The first lie here is that "the last question was fatal" because Baba Batra is a Talmud tractate. All the mentioned questions refer to a Talmud tractate. The second lie is, of course, that Pranaitis wouldn't know what they are. All the mentioned tractates are listed in The Talmud Unmasked and cited several times each. It is absolutely impossible that Pranaitis would lack knowledge of them because, as it is evident, these questions that "destroy Pranaitis' credibility" are a complete fabrication by the author of the text in the Wikipedia page: Mendel Beilis, the very Jew who murdered the child, the witnesses, and later wrote an autobiography that evidently is as accurate as one would expect from Jewish accounts.

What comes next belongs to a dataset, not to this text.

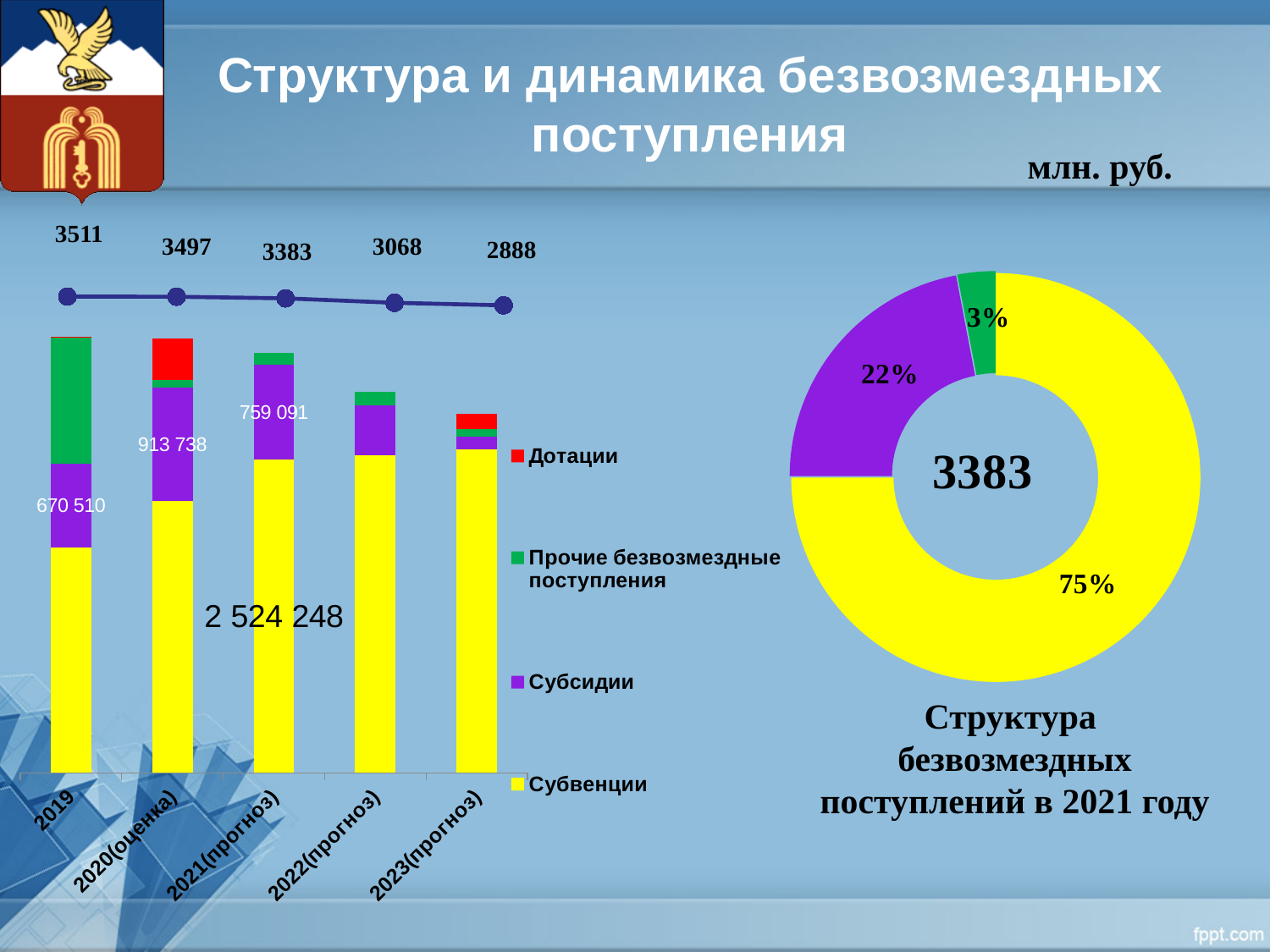
In the left chart, how many years are shown on the x axis? 5 In the left chart, what total value is shown for 2023(прогноз)? 2888 In the doughnut chart 'Структура безвозмездных поступлений в 2021 году', what value is shown in the centre? 3383 In the left chart, do the total values rise or fall from 2019 to 2023(прогноз)? fall In the left chart, what total value is shown above the 2019 bar? 3511 In the left chart, which year has the lowest total value? 2023(прогноз) In the left chart, which year has the highest total value? 2019 In the left chart, which total is larger: 2021(прогноз) or 2022(прогноз)? 2021(прогноз) In the left chart, how many series does the legend list? 4 In the doughnut chart 'Структура безвозмездных поступлений в 2021 году', what share does the largest (yellow) slice have? 75% In the left chart, what total value is shown for 2021(прогноз)? 3383 In the left chart, what is the difference between the total for 2019 and the total for 2023(прогноз)? 623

Finally, the reference to "a Tsarist secret police agent" comes from a book called "Tsarist Russia and the Beilis Case" written by A.C. Tager in 1934. Tager became an attorney of the Moscow District Court of Justice in 1917, precisely the year of the Bolshevik Revolution. Wikipedia tells us:

In the 1930s, Tager, along with a group of employees of the Central Archival Administration, was engaged in the search for documents proving the falsity of the Protocols of the Elders of Zion


The book "Tsarist Russia and the Beilis Affair" was conceived as part of a trilogy: its second volume was to be devoted to the Dreyfus affair , and the third to state anti-Semitism in Germany in the 1930s

So as can be observed, the source of the slander are a Jew who murdered several children, and a Bolshevik Jew who dedicated his life to writing Jewish propaganda. For these reasons, which you can find being parroted endlessly by Jews all over the internet, Pranaitis is labelled as an evil anti-semite and his work dismissed, despite Pranaitis never making any mention of semites beyond the following one:

I considered it unworthy of me to keep silent just for the sake of my own personal safety while the conflict rages between the two camps of "Semites" and "Anti-Semites", both of which claim they are fighting for the truth, while I know that the whole truth is not to be found in either camp.


The Talmud Unmasked is an incredibly valuable collection of references to Jewish literature. Read it and, if you want to arm yourself against Jews, verify personally the references that you find to be the most important. Keep in mind, though, that a small amount of them may be hard to trace unless you own ancient documents.